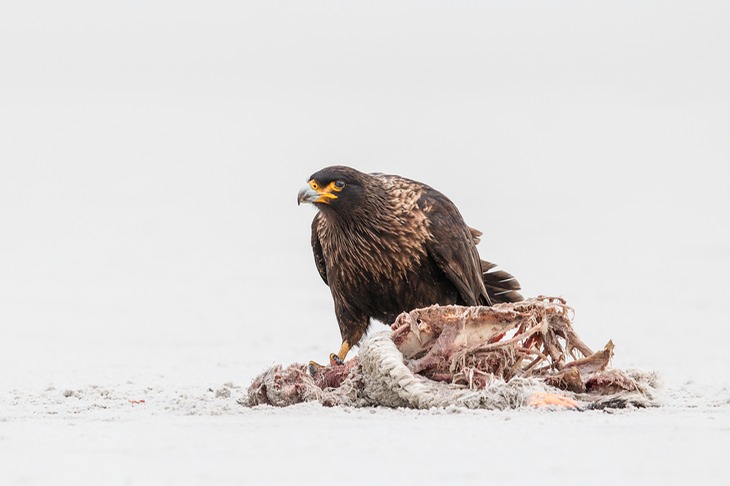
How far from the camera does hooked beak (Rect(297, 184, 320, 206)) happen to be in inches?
324

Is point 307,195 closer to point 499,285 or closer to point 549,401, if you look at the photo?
point 499,285

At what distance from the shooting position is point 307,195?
8.30 metres

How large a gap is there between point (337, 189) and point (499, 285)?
1617mm

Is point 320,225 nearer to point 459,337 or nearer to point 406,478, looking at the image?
point 459,337

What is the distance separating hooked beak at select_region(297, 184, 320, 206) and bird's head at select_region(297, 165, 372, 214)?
2cm

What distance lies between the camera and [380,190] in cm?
874

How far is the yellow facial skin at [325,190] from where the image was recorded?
843 centimetres

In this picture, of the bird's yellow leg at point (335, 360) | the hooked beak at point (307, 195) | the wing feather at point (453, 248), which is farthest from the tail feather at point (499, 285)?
the hooked beak at point (307, 195)

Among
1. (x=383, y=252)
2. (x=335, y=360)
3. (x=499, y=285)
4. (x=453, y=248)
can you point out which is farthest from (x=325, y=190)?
(x=499, y=285)

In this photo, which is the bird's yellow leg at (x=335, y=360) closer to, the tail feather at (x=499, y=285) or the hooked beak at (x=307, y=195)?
the hooked beak at (x=307, y=195)

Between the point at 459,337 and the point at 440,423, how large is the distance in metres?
0.95

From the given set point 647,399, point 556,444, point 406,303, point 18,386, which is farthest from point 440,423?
point 18,386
____________________
**PROBLEM REQUIREMENTS**
Copy out the listing above word for word, from start to finish, leaving out the pictures.

**OUTPUT OF THE TASK**
How far from the camera does hooked beak (Rect(297, 184, 320, 206)) happen to be in inches?
324

Is point 307,195 closer to point 499,285 or closer to point 549,401, if you look at the photo?
point 499,285

At what distance from the shooting position is point 307,195?
8.30 metres

How large a gap is there between point (337, 189) and point (499, 285)?
1617mm

Is point 320,225 nearer to point 459,337 or nearer to point 406,478, looking at the image?
point 459,337

What is the distance separating hooked beak at select_region(297, 184, 320, 206) and bird's head at select_region(297, 165, 372, 214)?
2cm

What distance lies between the camera and [380,190] in cm?
874

How far is the yellow facial skin at [325,190] from where the image was recorded?
843 centimetres

In this picture, of the bird's yellow leg at point (335, 360) | the hooked beak at point (307, 195) | the wing feather at point (453, 248), which is farthest from the tail feather at point (499, 285)?
the hooked beak at point (307, 195)

Among
1. (x=383, y=252)
2. (x=335, y=360)
3. (x=499, y=285)
4. (x=453, y=248)
can you point out which is farthest from (x=325, y=190)?
(x=499, y=285)

In this photo, which is the bird's yellow leg at (x=335, y=360) closer to, the tail feather at (x=499, y=285) or the hooked beak at (x=307, y=195)?
the hooked beak at (x=307, y=195)

Between the point at 459,337 and the point at 440,423, how large is the distance in metres?
0.95

From the given set point 647,399, point 556,444, point 406,303, point 18,386, which is farthest from point 440,423?
point 18,386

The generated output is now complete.